Orik si tirò la barba scura. «Il corteo funebre di Ajihad. Dobbiamo andare!»
«No, come mi hai chiamato?» Si trovavano ancora nella sala dei banchetti, ma non c'era più nessuno, tranne lui, Orik e Saphira, riversa sul fianco fra due tavoli. Si mosse e alzò la testa, guardandosi intorno con gli occhi annebbiati. «Testadipietra! Ti ho chiamato Testadipietra perché ti sto chiamando da quasi un'ora.»
Eragon si alzò a sedere e scese dal tavolo sulle gambe malferme. Brevi immagini di quanto era accaduto la notte prima gli attraversarono la mente. Saphira, come ti senti? domandò, inciampando su di lei.

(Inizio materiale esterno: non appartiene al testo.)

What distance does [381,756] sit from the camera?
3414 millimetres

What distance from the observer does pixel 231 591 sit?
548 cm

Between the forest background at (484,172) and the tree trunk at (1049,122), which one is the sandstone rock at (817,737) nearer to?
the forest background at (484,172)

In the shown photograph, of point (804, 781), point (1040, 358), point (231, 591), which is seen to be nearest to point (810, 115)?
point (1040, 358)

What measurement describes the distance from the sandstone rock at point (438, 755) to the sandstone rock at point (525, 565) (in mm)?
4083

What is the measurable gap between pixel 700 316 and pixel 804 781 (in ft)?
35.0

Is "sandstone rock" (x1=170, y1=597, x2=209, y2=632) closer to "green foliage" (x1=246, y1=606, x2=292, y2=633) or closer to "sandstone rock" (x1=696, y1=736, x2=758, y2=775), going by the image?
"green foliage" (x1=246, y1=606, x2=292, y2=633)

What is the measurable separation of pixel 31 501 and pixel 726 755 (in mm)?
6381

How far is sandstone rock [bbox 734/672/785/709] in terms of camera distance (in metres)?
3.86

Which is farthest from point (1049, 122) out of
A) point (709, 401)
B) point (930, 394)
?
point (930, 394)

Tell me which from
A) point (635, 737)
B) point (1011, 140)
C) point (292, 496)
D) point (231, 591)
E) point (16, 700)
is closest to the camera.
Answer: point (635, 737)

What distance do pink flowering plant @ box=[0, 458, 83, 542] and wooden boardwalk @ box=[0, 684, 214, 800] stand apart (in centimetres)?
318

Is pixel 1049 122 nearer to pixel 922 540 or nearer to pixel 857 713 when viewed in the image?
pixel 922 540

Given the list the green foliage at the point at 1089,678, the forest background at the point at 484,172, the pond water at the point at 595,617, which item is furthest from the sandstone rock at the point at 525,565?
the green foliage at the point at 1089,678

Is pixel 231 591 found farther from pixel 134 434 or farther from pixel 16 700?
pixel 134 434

La dragonessa annuì lentamente, passandosi la lingua rossa sulle zanne, come un gatto che ha mangiato qualcosa di disgustoso. Tutta intera... mi fare. Mi sento l'ala sinistra un po' strana; credo sia quella su cui sono caduta. E ho la testa come trafitta da mille frecce incandescenti.
«Si è fatto male qualcuno quando è caduta?» chiese Eragon, preoccupato.
Una risata esplosiva scosse il torace del nano. «Solo quelli che sono caduti dalle sedie per il troppo ridere. Un drago che si ubriaca e stramazza! Sono sicuro che ci comporranno qualche ballata che sarà cantata per decenni.» Saphira smosse le ali e distolse lo sguardo altezzosa. «Abbiamo pensato che fosse meglio lasciarti qui, dato che non potevamo muoverti, Saphira. Il cuoco è andato su tutte le furie... temeva che avresti prosciugato tutta la sua migliore riserva, oltre i quattro barili che ti eri già scolata.»
E tu una volta hai rimproverato me per aver bevuto! Se mi fossi scolato quattro barili, sarei morto! Questo perché non sei un drago.
Orik spinse un fagotto d'indumenti fra le braccia di Eragon. «Tieni, mettiti questi. Sono più appropriati per un funerale che non quelli che indossi. Ma sbrigati, non ci resta molto tempo.» Eragon si affannò a vestirsi: indossò un'ampia blusa bianca stretta ai polsi, pantaloni scuri, una tunica rossa con fitti ricami d'oro, un paio di lucidi stivali neri e un mantello svolazzante che si allacciò alla gola con una spilla borchiata. Zar'roc era legata a una cintura decorata invece che alla solita striscia di pelle.
Eragon si spruzzò acqua sul viso e cercò di ravviarsi i capelli. Orik spinse lui e Saphira fuori dalla sala dei banchetti, verso il cancello sud di Tronjheim. «Dobbiamo partire da lì» spiegò, muovendosi con sorprendente rapidità sulle gambette tozze, «perché è dove il corteo con il corpo di Ajihad si è fermato tre giorni fa. Il suo viaggio verso la tomba non può essere interrotto, altrimenti il suo spirito non troverà riposo.»
Che strana usanza, commentò Saphira.
Eragon annuì, notando una lieve incertezza nella sua andatura. A Carvahall di solito le persone venivano seppellite nelle proprie fattorie, oppure, se vivevano al villaggio, in un piccolo cimitero. Gli unici rituali che accompagnavano la cerimonia erano la recitazione di alcune strofe
tratte da famose ballate e, più tardi, un banchetto funebre per i parenti e gli amici. Ce la farai a resistere per tutto il funerale? chiese Eragon, quando Saphira vacillò di nuovo.
La dragonessa diede in un ghigno sommesso. Sì, e anche per la nomina di Nasuada, ma poi avrò bisogno di dormire. Dannato idromele!